Continuing through December 31, 2015
Is the Age of Theory waning, at last? Picasso’s sculptures are garnering raves at MOMA; the next big thing in art, opine certain tastemakers, is figuration; and Robert Hughes’ new posthumous book will extol skill and commitment. San Francisco art lovers who have been crying in the wilderness for lo these many years may want to check out the paintings and sculptures of Grisha Bruskin, a Russian artist now living in New York, whose current work deftly combines modernist style with traditional (that is to say timeless) themes. His 2006 series of shattered war monuments, “Archaeologist’s Collection,” forty-odd bronzes painted white to resemble marble, deconstructing militarism of all stripes, should get wider exposure in our turbulent, terrible times.

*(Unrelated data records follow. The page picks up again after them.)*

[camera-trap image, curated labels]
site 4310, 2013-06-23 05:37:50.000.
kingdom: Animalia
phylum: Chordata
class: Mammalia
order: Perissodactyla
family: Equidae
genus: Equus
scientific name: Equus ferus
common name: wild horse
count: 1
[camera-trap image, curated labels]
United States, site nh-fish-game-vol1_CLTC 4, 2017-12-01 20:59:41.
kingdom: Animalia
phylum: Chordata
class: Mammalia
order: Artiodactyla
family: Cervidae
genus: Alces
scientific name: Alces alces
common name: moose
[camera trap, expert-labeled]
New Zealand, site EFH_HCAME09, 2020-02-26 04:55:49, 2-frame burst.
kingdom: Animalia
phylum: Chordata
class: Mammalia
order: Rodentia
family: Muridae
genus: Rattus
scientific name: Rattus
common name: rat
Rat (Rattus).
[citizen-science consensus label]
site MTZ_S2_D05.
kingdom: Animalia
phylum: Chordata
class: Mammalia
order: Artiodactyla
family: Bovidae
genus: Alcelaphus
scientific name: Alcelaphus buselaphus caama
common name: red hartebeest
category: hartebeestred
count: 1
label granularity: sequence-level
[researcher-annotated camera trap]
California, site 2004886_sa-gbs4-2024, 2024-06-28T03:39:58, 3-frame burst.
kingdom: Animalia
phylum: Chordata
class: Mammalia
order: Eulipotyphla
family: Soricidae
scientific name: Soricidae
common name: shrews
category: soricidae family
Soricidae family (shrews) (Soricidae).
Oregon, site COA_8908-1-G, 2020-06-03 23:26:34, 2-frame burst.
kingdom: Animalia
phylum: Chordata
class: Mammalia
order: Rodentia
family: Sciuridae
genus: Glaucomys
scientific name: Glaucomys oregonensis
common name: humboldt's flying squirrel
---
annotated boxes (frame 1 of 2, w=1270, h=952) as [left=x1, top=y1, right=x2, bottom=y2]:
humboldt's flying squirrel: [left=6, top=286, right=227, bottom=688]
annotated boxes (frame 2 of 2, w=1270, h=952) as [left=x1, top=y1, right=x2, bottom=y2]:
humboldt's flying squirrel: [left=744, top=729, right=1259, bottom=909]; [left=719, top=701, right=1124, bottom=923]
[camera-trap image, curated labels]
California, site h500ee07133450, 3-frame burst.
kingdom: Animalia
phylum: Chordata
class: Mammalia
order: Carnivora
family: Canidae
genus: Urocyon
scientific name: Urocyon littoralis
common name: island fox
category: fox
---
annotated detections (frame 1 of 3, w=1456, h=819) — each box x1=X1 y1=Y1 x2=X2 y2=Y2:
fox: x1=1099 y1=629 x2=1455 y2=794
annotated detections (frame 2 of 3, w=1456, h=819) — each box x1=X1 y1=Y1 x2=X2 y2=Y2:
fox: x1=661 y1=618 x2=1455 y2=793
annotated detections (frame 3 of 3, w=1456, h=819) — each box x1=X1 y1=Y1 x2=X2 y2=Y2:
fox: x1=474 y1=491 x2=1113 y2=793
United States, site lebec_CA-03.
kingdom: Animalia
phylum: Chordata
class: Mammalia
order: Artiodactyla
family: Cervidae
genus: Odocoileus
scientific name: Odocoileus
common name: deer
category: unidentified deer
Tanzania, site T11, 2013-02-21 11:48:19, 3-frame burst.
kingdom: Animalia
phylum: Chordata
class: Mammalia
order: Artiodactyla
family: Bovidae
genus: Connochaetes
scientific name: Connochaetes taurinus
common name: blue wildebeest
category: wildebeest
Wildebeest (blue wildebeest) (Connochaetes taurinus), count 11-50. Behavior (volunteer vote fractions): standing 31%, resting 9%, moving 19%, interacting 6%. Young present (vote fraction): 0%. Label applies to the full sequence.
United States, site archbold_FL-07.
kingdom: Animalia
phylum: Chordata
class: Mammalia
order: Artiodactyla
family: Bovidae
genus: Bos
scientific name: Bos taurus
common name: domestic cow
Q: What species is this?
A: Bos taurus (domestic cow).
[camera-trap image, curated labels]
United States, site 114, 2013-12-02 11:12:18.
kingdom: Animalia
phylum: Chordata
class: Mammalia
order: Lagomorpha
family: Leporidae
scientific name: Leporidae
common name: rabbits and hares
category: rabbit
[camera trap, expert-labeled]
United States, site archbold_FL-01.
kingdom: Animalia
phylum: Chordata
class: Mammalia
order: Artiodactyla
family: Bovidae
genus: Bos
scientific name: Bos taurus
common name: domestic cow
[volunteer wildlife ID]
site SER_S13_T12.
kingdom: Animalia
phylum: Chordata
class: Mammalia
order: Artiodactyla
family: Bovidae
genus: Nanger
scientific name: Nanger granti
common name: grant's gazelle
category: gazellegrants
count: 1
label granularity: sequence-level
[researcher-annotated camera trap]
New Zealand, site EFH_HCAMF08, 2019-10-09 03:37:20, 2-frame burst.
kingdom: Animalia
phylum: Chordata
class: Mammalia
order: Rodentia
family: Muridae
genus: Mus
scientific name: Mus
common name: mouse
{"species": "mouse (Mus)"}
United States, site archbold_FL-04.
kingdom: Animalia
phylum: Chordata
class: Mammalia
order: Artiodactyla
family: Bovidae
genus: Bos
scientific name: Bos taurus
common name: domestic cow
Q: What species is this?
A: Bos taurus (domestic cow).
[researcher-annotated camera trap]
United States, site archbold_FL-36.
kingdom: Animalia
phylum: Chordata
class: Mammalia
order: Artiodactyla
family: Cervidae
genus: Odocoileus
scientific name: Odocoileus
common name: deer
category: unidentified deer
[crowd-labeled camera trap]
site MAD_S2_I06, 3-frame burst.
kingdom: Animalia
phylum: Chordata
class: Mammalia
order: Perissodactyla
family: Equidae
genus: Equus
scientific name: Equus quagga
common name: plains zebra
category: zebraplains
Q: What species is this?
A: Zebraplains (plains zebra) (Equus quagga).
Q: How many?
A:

If the current small show lacks that moral subtext, it’s a good introduction to a versatile and virtuosic artist who deserves wider recognition. Bruskin’s invented mythological figures, rendered as painted cut-steel silhouettes, are reminiscent in style of Aubrey Beardsley and 60s-era Peter Max, Milton Glaser, Heinz (“Yellow Submarine”) Edelman and Romanian Surrealist Victor Brauner. The winged female “Black Angel” and the all-seeing male figure of “Vision” are memorably scary, amusing and intriguing — and, well, iconic. These and other figures recur in the "Variation” gouaches and “Nota Bene” oil paintings, nestled amid quotations from the Kabbalah (indecipherable to most of us, but perhaps worth some homework), in a format nicely simulating manuscripts for a new religion. Don’t miss the two fully modeled sculptures in the gallery office — ancient Etruscan meets mid-century Middle American.